The Board of Tax Appeals found that the fair value of the stock thus turned over to the petitioner as commission was $10 a share. Petitioner asserted that the stock had only possibilities. If and when certain conditions arose, it would have a value. Otherwise it was valueless. Their argument, abbreviated, is, that value cannot be predicated on hopes; that possibilities may be used as "talking points" by bond salesmen, but they afford no basis for tax assessments.

If back of this stock valuation there was nothing but hopes of the promoters, we would readily accept petitioner's contention, for it is common knowledge that, from a sowing of hopes, the promoter and his customers often reap only a harvest of barren regrets.

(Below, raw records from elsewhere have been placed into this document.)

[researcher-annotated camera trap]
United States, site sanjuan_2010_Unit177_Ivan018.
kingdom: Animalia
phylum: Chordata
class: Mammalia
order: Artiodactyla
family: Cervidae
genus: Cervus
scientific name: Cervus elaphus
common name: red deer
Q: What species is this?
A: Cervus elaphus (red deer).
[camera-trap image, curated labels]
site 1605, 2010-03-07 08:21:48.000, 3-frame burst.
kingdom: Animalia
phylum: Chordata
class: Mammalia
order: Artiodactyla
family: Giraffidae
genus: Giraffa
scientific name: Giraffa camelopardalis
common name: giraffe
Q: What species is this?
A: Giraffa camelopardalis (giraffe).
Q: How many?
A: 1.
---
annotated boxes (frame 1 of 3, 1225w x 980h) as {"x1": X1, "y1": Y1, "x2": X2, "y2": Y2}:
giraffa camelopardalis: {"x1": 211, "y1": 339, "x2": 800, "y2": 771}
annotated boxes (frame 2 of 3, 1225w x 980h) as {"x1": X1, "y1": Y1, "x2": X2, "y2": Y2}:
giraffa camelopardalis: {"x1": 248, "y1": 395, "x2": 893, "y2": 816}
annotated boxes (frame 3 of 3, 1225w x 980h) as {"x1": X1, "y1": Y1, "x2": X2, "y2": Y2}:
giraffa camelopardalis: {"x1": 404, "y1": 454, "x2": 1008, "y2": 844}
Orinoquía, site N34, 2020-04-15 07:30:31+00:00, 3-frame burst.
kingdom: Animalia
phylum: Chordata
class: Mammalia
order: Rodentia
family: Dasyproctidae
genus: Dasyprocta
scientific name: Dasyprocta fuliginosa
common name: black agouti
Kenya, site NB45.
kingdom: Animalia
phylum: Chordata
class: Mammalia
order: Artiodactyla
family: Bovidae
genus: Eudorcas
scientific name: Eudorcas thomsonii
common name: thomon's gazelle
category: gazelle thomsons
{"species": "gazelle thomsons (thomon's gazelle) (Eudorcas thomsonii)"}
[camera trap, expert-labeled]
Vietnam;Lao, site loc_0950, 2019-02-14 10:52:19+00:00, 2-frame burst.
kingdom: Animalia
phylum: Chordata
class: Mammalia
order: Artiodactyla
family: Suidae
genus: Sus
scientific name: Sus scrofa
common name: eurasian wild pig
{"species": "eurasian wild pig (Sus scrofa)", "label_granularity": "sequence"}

There was, however, some evidence which showed the stock was not valueless. Some of it sold in 1923 for prices which ranged from $5 to $10 per share. The letter above quoted in part indicated the possibility of a 100 per cent. stock dividend. The contemplated arrangement for a voting trust and a close control of the stock carried, not only the suggestion of a possible future rise in the market value of the stock, but also an existing value at the time. The Board of Tax Appeals' conclusion from these facts is much strengthened by the failure of petitioner to produce evidence which would have been enlightening. Petitioner did not produce its balance sheet for 1923, although opportunity was afforded it so to do. In fact, we might say that the record showed it was invited to produce its balance sheet. Inferences arising from petitioner's failure to avail itself of this opportunity are decidedly unfavorable to the taxpayer's present contentions, for surely a taxpayer is not in an enviable position to assail an assessment when it fails to produce competent and persuasive proof of the facts within its possession upon which an intelligent assessment may be predicated.

The order of the Board of Tax Appeals is affirmed.